What needs to be done - Rewrite all of the data below, substituting "paper windmill" for each occurrence of "paper pinwheel" and changing nothing else. Omit the pictures from your answer.

──────────────────────────────

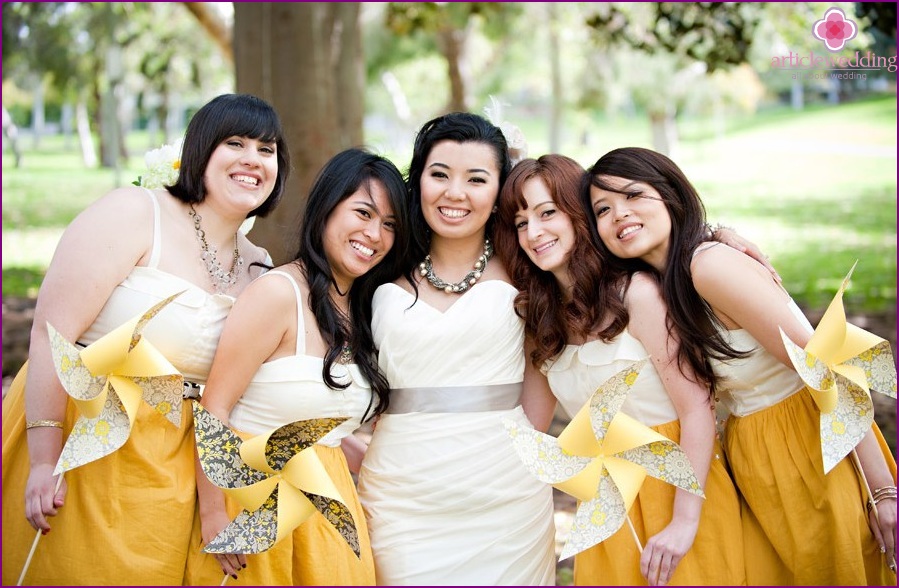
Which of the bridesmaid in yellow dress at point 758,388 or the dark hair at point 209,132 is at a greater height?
the dark hair at point 209,132

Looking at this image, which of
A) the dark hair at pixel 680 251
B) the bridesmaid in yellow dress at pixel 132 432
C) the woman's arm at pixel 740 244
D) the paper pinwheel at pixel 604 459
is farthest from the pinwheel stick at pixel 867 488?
the bridesmaid in yellow dress at pixel 132 432

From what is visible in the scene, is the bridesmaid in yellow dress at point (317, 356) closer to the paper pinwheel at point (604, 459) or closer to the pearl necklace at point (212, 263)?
the pearl necklace at point (212, 263)

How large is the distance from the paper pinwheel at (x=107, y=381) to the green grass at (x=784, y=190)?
182 centimetres

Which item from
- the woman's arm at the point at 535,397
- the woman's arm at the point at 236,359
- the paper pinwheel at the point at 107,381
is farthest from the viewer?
the woman's arm at the point at 535,397

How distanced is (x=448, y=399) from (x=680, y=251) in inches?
40.9

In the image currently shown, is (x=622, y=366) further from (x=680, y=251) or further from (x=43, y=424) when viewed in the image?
(x=43, y=424)

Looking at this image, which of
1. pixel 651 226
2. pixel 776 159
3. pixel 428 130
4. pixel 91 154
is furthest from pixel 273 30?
pixel 91 154

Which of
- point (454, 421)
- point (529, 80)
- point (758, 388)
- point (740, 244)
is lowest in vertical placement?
point (454, 421)

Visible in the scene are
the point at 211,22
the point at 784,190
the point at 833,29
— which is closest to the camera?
the point at 833,29

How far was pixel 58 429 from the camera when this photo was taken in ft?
9.95

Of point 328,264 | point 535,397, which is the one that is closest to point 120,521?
point 328,264

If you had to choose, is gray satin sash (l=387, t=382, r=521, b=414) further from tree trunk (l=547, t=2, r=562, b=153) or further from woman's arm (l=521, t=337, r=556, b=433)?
tree trunk (l=547, t=2, r=562, b=153)

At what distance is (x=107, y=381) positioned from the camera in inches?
110

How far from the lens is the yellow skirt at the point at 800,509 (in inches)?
123
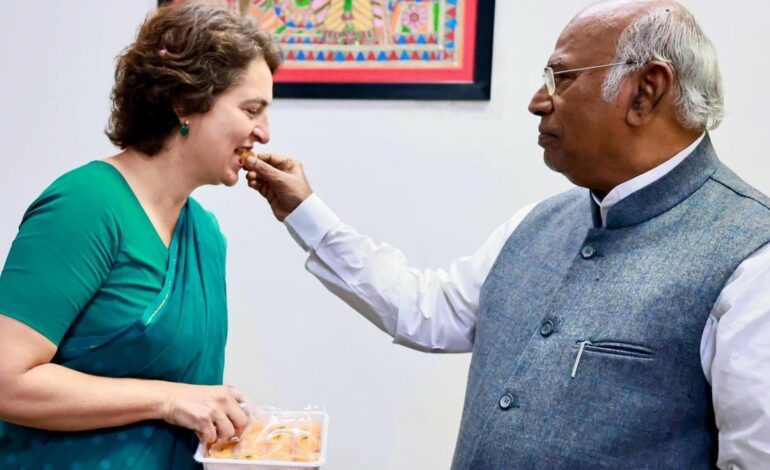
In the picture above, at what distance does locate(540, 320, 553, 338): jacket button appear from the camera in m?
1.10

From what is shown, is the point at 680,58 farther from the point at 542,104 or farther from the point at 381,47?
the point at 381,47

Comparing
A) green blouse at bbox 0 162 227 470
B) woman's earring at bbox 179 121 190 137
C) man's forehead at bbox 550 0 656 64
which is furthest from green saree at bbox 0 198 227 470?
man's forehead at bbox 550 0 656 64

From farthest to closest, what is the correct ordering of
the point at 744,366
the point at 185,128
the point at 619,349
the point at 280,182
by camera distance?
the point at 280,182, the point at 185,128, the point at 619,349, the point at 744,366

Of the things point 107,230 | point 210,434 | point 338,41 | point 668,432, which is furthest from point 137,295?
point 338,41

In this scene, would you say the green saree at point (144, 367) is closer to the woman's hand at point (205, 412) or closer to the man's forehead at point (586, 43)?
the woman's hand at point (205, 412)

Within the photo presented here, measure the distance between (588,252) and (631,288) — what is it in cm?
11

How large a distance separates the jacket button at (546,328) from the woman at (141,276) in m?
0.48

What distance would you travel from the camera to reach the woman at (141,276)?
3.40 feet

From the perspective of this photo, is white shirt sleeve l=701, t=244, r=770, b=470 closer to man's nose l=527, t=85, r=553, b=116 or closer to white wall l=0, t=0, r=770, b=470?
man's nose l=527, t=85, r=553, b=116

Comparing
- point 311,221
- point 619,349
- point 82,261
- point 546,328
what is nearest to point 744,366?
point 619,349

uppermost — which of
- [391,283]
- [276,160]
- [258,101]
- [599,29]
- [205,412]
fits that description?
[599,29]

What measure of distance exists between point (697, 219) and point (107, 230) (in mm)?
858

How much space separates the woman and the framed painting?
1.86 feet

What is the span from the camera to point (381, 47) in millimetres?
1857
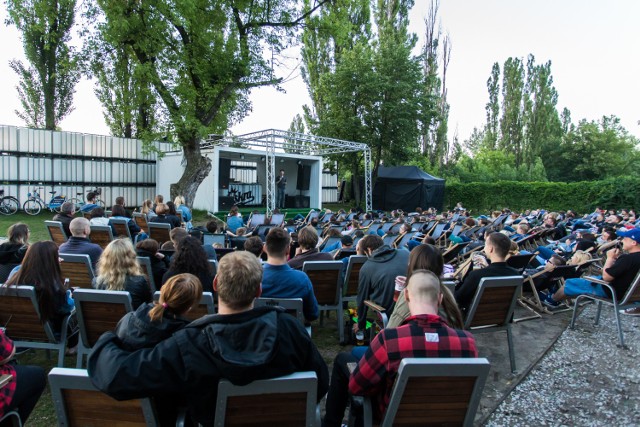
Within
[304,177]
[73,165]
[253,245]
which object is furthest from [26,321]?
[304,177]

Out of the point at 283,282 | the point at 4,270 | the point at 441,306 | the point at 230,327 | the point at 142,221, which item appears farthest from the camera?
the point at 142,221

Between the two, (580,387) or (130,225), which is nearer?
(580,387)

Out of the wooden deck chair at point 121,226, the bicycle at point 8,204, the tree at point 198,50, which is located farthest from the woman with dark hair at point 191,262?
the bicycle at point 8,204

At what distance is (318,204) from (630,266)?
53.8 ft

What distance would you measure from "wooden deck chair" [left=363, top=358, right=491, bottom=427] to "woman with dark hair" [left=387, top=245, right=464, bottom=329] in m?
0.52

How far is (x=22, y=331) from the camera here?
2.96 metres

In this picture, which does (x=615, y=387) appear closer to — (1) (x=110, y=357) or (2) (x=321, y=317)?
(2) (x=321, y=317)

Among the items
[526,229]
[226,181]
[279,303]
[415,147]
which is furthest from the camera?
[415,147]

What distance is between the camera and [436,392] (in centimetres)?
171

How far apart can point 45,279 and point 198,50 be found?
37.2 ft

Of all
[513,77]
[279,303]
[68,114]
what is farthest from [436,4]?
[279,303]

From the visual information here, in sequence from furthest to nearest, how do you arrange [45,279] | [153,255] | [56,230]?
[56,230]
[153,255]
[45,279]

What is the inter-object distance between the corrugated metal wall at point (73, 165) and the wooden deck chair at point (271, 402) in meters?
13.0

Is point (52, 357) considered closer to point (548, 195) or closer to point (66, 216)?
point (66, 216)
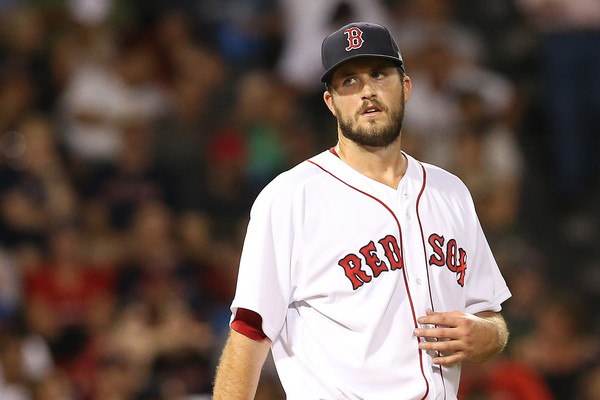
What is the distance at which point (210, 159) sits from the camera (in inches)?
295

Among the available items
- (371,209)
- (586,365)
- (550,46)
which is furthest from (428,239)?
(550,46)

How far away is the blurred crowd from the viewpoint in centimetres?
624

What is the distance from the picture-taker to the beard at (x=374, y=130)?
2916 millimetres

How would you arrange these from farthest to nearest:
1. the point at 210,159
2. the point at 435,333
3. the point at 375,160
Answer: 1. the point at 210,159
2. the point at 375,160
3. the point at 435,333

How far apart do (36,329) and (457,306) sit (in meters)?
3.97

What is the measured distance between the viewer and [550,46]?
25.9 feet

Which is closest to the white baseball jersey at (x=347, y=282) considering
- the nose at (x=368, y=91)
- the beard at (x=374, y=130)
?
the beard at (x=374, y=130)

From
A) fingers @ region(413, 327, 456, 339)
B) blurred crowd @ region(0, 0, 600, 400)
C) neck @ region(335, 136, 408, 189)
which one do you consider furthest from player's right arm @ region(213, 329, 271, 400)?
blurred crowd @ region(0, 0, 600, 400)

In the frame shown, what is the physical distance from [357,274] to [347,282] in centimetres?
4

──────────────────────────────

The completed task -
Which of the bridesmaid in yellow dress at point 758,388 or the dark hair at point 209,132 is at a greater height?
the dark hair at point 209,132

Looking at this image, which of
A) the dark hair at pixel 680 251
B) the bridesmaid in yellow dress at pixel 132 432
C) the woman's arm at pixel 740 244
D) the paper windmill at pixel 604 459
is farthest from the pinwheel stick at pixel 867 488?
the bridesmaid in yellow dress at pixel 132 432

From what is visible in the scene, is the bridesmaid in yellow dress at point (317, 356) closer to the paper windmill at point (604, 459) or closer to the pearl necklace at point (212, 263)?
the pearl necklace at point (212, 263)

How large is the distance from the paper windmill at (x=107, y=381) to the green grass at (x=784, y=190)?
182 centimetres

Which item from
- the woman's arm at the point at 535,397
- the woman's arm at the point at 236,359
- the paper windmill at the point at 107,381
is farthest from the viewer?
the woman's arm at the point at 535,397

How distanced is (x=448, y=399) from (x=680, y=251) in inches?
40.9

In the image currently shown, is (x=622, y=366) further from (x=680, y=251) or further from (x=43, y=424) when viewed in the image?
(x=43, y=424)

Looking at this image, which of
1. pixel 651 226
2. pixel 776 159
3. pixel 428 130
4. pixel 91 154
is furthest from pixel 273 30?
pixel 91 154

Which of
- point (454, 421)
- point (529, 80)
- point (758, 388)
- point (740, 244)
is lowest in vertical placement?
point (454, 421)

Visible in the scene are
the point at 211,22
the point at 784,190
the point at 833,29
— which is closest to the camera?
the point at 833,29

How far was pixel 58 429 from the camera when this photo was taken in ft?
9.95

Of point 328,264 | point 535,397, which is the one that is closest to point 120,521?
point 328,264

If you had to choose, is gray satin sash (l=387, t=382, r=521, b=414) further from tree trunk (l=547, t=2, r=562, b=153) or further from woman's arm (l=521, t=337, r=556, b=433)?
tree trunk (l=547, t=2, r=562, b=153)

At what distance is (x=107, y=381) positioned from the camera in inches?
110

How far from the lens is the yellow skirt at the point at 800,509 (in inches)?
123
In the picture above, at what distance does locate(540, 320, 553, 338): jacket button appear from the camera in m?
1.10

From what is shown, is the point at 680,58 farther from the point at 542,104 or farther from the point at 381,47?
the point at 381,47

Comparing
A) green blouse at bbox 0 162 227 470
B) woman's earring at bbox 179 121 190 137
C) man's forehead at bbox 550 0 656 64
which is furthest from green saree at bbox 0 198 227 470?
man's forehead at bbox 550 0 656 64

From farthest to closest, what is the correct ordering of
the point at 744,366
the point at 185,128
the point at 619,349
the point at 280,182
by camera distance?
the point at 280,182, the point at 185,128, the point at 619,349, the point at 744,366

Of the things point 107,230 | point 210,434 | point 338,41 | point 668,432, which is furthest from point 137,295?
point 338,41

In this scene, would you say the green saree at point (144, 367) is closer to the woman's hand at point (205, 412) or closer to the man's forehead at point (586, 43)?
the woman's hand at point (205, 412)

Within the photo presented here, measure the distance between (588,252) and (631,288) — what is it in cm?
11

How large a distance separates the jacket button at (546,328) from the woman at (141,276) in m?
0.48

What distance would you travel from the camera to reach the woman at (141,276)?
3.40 feet

From the perspective of this photo, is white shirt sleeve l=701, t=244, r=770, b=470 closer to man's nose l=527, t=85, r=553, b=116 or closer to white wall l=0, t=0, r=770, b=470?
man's nose l=527, t=85, r=553, b=116

Comparing
- point 311,221
- point 619,349
- point 82,261
- point 546,328
what is nearest to point 744,366?
point 619,349

uppermost — which of
- [391,283]
- [276,160]
- [258,101]
- [599,29]
- [205,412]
fits that description?
[599,29]

What measure of distance exists between point (697, 219) and point (107, 230) (in mm)?
858

How much space separates the woman and the framed painting?
1.86 feet

What is the span from the camera to point (381, 47) in millimetres?
1857
Within
[304,177]
[73,165]
[253,245]
which object is furthest from [26,321]?
[304,177]

Out of the point at 283,282 | the point at 4,270 | the point at 441,306 | the point at 230,327 | the point at 142,221, which item appears farthest from the camera?
the point at 142,221

Between the two, (580,387) or (130,225), which is nearer?
(580,387)

Out of the wooden deck chair at point 121,226, the bicycle at point 8,204, the tree at point 198,50, which is located farthest from the woman with dark hair at point 191,262?
the bicycle at point 8,204

At what distance is (318,204) from (630,266)?
53.8 ft

What distance would you measure from "wooden deck chair" [left=363, top=358, right=491, bottom=427] to "woman with dark hair" [left=387, top=245, right=464, bottom=329] in m?
0.52

How far is (x=22, y=331) from the camera here?
2.96 metres

In this picture, which does (x=615, y=387) appear closer to — (1) (x=110, y=357) or (2) (x=321, y=317)?
(2) (x=321, y=317)

Among the items
[526,229]
[226,181]
[279,303]
[415,147]
which is furthest from the camera?
[415,147]

What distance is between the camera and [436,392] (in centimetres)?
171

How far apart can point 45,279 and point 198,50 be found?
37.2 ft

Of all
[513,77]
[279,303]
[68,114]
what is farthest from [436,4]?
[279,303]

From the visual information here, in sequence from furthest to nearest, how do you arrange [45,279] | [153,255] | [56,230]?
[56,230]
[153,255]
[45,279]

What is the inter-object distance between the corrugated metal wall at point (73, 165) and the wooden deck chair at point (271, 402) in meters?
13.0

Is point (52, 357) considered closer to point (548, 195) or closer to point (66, 216)?
point (66, 216)
What is the distance at which point (210, 159) sits from the camera (in inches)?
295

Among the available items
- (371,209)
- (586,365)
- (550,46)
which is furthest from (428,239)?
(550,46)

How far away is the blurred crowd from the viewpoint in centimetres?
624

What is the distance from the picture-taker to the beard at (x=374, y=130)?
2916 millimetres

How would you arrange these from farthest to nearest:
1. the point at 210,159
2. the point at 435,333
3. the point at 375,160
Answer: 1. the point at 210,159
2. the point at 375,160
3. the point at 435,333

How far apart do (36,329) and (457,306) sit (in meters)?
3.97

What is the measured distance between the viewer and [550,46]?
25.9 feet

Which is closest to the white baseball jersey at (x=347, y=282) considering
- the nose at (x=368, y=91)
- the beard at (x=374, y=130)
?
the beard at (x=374, y=130)

From
A) fingers @ region(413, 327, 456, 339)
B) blurred crowd @ region(0, 0, 600, 400)
C) neck @ region(335, 136, 408, 189)
which one do you consider furthest from player's right arm @ region(213, 329, 271, 400)?
blurred crowd @ region(0, 0, 600, 400)

In the frame shown, what is the physical distance from [357,274] to [347,282] in centimetres?
4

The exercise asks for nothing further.